***** Source extract *****

We will use a Vanilla LSTM here for forecasting. The model is trained on pre 25-Jun-2018 data.

library(ggplot2)

# Data Preprocessing
data <- na.omit(data)
data$hour <- as.POSIXct(format(data$Timestamp, "%Y-%m-%d %H:00:00"), tz = "UTC")
data <- data[!duplicated(data$hour), ]

fill_missing <- function(values) {
  last_value <- NA
  filled_values <- numeric(length(values))
  for (i in seq_along(values)) {
    if (is.na(values[i])) {
      filled_values[i] <- last_value
    } else {
      filled_values[i] <- values[i]
      last_value <- values[i]
    }
  }
  return(filled_values)
}

data$Weighted_Price <- fill_missing(data$Weighted_Price)

split_date <- as.POSIXct("2018-06-25", tz = "UTC")
data_train <- data[data$hour <= split_date, "Weighted_Price", drop = FALSE]
data_test <- data[data$hour > split_date, "Weighted_Price", drop = FALSE]

scale_data <- function(values) {
  mean_val <- mean(values, na.rm = TRUE)
  std_val <- sd(values, na.rm = TRUE)
  scaled_values <- (values - mean_val) / std_val
  list(scaled_values = scaled_values, mean = mean_val, std = std_val)
}

scaled_train <- scale_data(data_train$Weighted_Price)
scaled_test <- scale_data(data_test$Weighted_Price)  # Apply same scaling to test data
training_set <- scaled_train$scaled_values
testing_set <- scaled_test$scaled_values

X_train <- training_set[-length(training_set)]
y_train <- training_set[-1]
y_train <- matrix(y_train, ncol = 1)

X_train <- array(X_train, dim = c(length(X_train), 1, 1))

# LSTM Model Definition
sigmoid <- function(x) {
  1 / (1 + exp(-x))
}

tanh_act <- function(x) {
  tanh(x)
}

initialize_weights <- function(input_size, output_size) {
  matrix(rnorm(input_size * output_size), nrow = input_size, ncol = output_size)
}

SimpleLSTM <- function(input_shape, units) {
  list(
    units = units,
    Wf = initialize_weights(input_shape[2], units),
    Wi = initialize_weights(input_shape[2], units),
    Wc = initialize_weights(input_shape[2], units),
    Wo = initialize_weights(input_shape[2], units),
    bf = rep(0, units),
    bi = rep(0, units),
    bc = rep(0, units),
    bo = rep(0, units),
    Wy = initialize_weights(units, 1),
    by = 0
  )
}

forward <- function(model, x) {
  h_prev <- rep(0, model$units)
  c_prev <- rep(0, model$units)
  for (t in 1:dim(x)[1]) {
    xt <- x[t, , , drop = FALSE]
    f_t <- sigmoid(xt %*% model$Wf + model$bf)

*****

■ **Task to complete**:
Copy the LSTM forecasting code word for word, starting with "scaled_values <- (values" and going on through "c(length(X_train), 1, 1))". The items have no part in this exercise.

***** Records supplied *****

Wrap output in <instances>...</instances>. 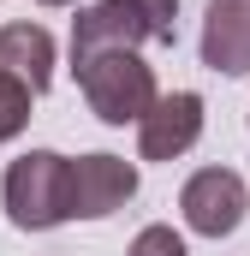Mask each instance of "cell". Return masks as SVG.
Masks as SVG:
<instances>
[{
	"mask_svg": "<svg viewBox=\"0 0 250 256\" xmlns=\"http://www.w3.org/2000/svg\"><path fill=\"white\" fill-rule=\"evenodd\" d=\"M179 0H96L72 18V60L102 48H173Z\"/></svg>",
	"mask_w": 250,
	"mask_h": 256,
	"instance_id": "6da1fadb",
	"label": "cell"
},
{
	"mask_svg": "<svg viewBox=\"0 0 250 256\" xmlns=\"http://www.w3.org/2000/svg\"><path fill=\"white\" fill-rule=\"evenodd\" d=\"M78 90L90 102V114L102 126H137L149 108H155V66L143 60L137 48H102V54H78Z\"/></svg>",
	"mask_w": 250,
	"mask_h": 256,
	"instance_id": "7a4b0ae2",
	"label": "cell"
},
{
	"mask_svg": "<svg viewBox=\"0 0 250 256\" xmlns=\"http://www.w3.org/2000/svg\"><path fill=\"white\" fill-rule=\"evenodd\" d=\"M0 196H6V220L18 232H54L72 220V155L60 149H24L6 179H0Z\"/></svg>",
	"mask_w": 250,
	"mask_h": 256,
	"instance_id": "3957f363",
	"label": "cell"
},
{
	"mask_svg": "<svg viewBox=\"0 0 250 256\" xmlns=\"http://www.w3.org/2000/svg\"><path fill=\"white\" fill-rule=\"evenodd\" d=\"M244 208H250V185L232 173V167H202L190 173L185 191H179V214L196 238H226L244 226Z\"/></svg>",
	"mask_w": 250,
	"mask_h": 256,
	"instance_id": "277c9868",
	"label": "cell"
},
{
	"mask_svg": "<svg viewBox=\"0 0 250 256\" xmlns=\"http://www.w3.org/2000/svg\"><path fill=\"white\" fill-rule=\"evenodd\" d=\"M137 196V167L96 149L72 161V220H108L114 208H125Z\"/></svg>",
	"mask_w": 250,
	"mask_h": 256,
	"instance_id": "5b68a950",
	"label": "cell"
},
{
	"mask_svg": "<svg viewBox=\"0 0 250 256\" xmlns=\"http://www.w3.org/2000/svg\"><path fill=\"white\" fill-rule=\"evenodd\" d=\"M202 137V96L196 90H173L155 96V108L137 120V155L143 161H179Z\"/></svg>",
	"mask_w": 250,
	"mask_h": 256,
	"instance_id": "8992f818",
	"label": "cell"
},
{
	"mask_svg": "<svg viewBox=\"0 0 250 256\" xmlns=\"http://www.w3.org/2000/svg\"><path fill=\"white\" fill-rule=\"evenodd\" d=\"M196 54L220 78H244L250 72V0H208Z\"/></svg>",
	"mask_w": 250,
	"mask_h": 256,
	"instance_id": "52a82bcc",
	"label": "cell"
},
{
	"mask_svg": "<svg viewBox=\"0 0 250 256\" xmlns=\"http://www.w3.org/2000/svg\"><path fill=\"white\" fill-rule=\"evenodd\" d=\"M0 72L42 96L54 84V36L42 24H0Z\"/></svg>",
	"mask_w": 250,
	"mask_h": 256,
	"instance_id": "ba28073f",
	"label": "cell"
},
{
	"mask_svg": "<svg viewBox=\"0 0 250 256\" xmlns=\"http://www.w3.org/2000/svg\"><path fill=\"white\" fill-rule=\"evenodd\" d=\"M30 102H36V96H30L18 78H6V72H0V143H12L18 131L30 126Z\"/></svg>",
	"mask_w": 250,
	"mask_h": 256,
	"instance_id": "9c48e42d",
	"label": "cell"
},
{
	"mask_svg": "<svg viewBox=\"0 0 250 256\" xmlns=\"http://www.w3.org/2000/svg\"><path fill=\"white\" fill-rule=\"evenodd\" d=\"M125 256H190V250H185V238H179L173 226L155 220V226H143V232L131 238V250H125Z\"/></svg>",
	"mask_w": 250,
	"mask_h": 256,
	"instance_id": "30bf717a",
	"label": "cell"
},
{
	"mask_svg": "<svg viewBox=\"0 0 250 256\" xmlns=\"http://www.w3.org/2000/svg\"><path fill=\"white\" fill-rule=\"evenodd\" d=\"M42 6H78V0H42Z\"/></svg>",
	"mask_w": 250,
	"mask_h": 256,
	"instance_id": "8fae6325",
	"label": "cell"
}]
</instances>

*****

■ **Response**:
scaled_values <- (values - mean_val) / std_val
  list(scaled_values = scaled_values, mean = mean_val, std = std_val)
}

scaled_train <- scale_data(data_train$Weighted_Price)
scaled_test <- scale_data(data_test$Weighted_Price)  # Apply same scaling to test data
training_set <- scaled_train$scaled_values
testing_set <- scaled_test$scaled_values

X_train <- training_set[-length(training_set)]
y_train <- training_set[-1]
y_train <- matrix(y_train, ncol = 1)

X_train <- array(X_train, dim = c(length(X_train), 1, 1))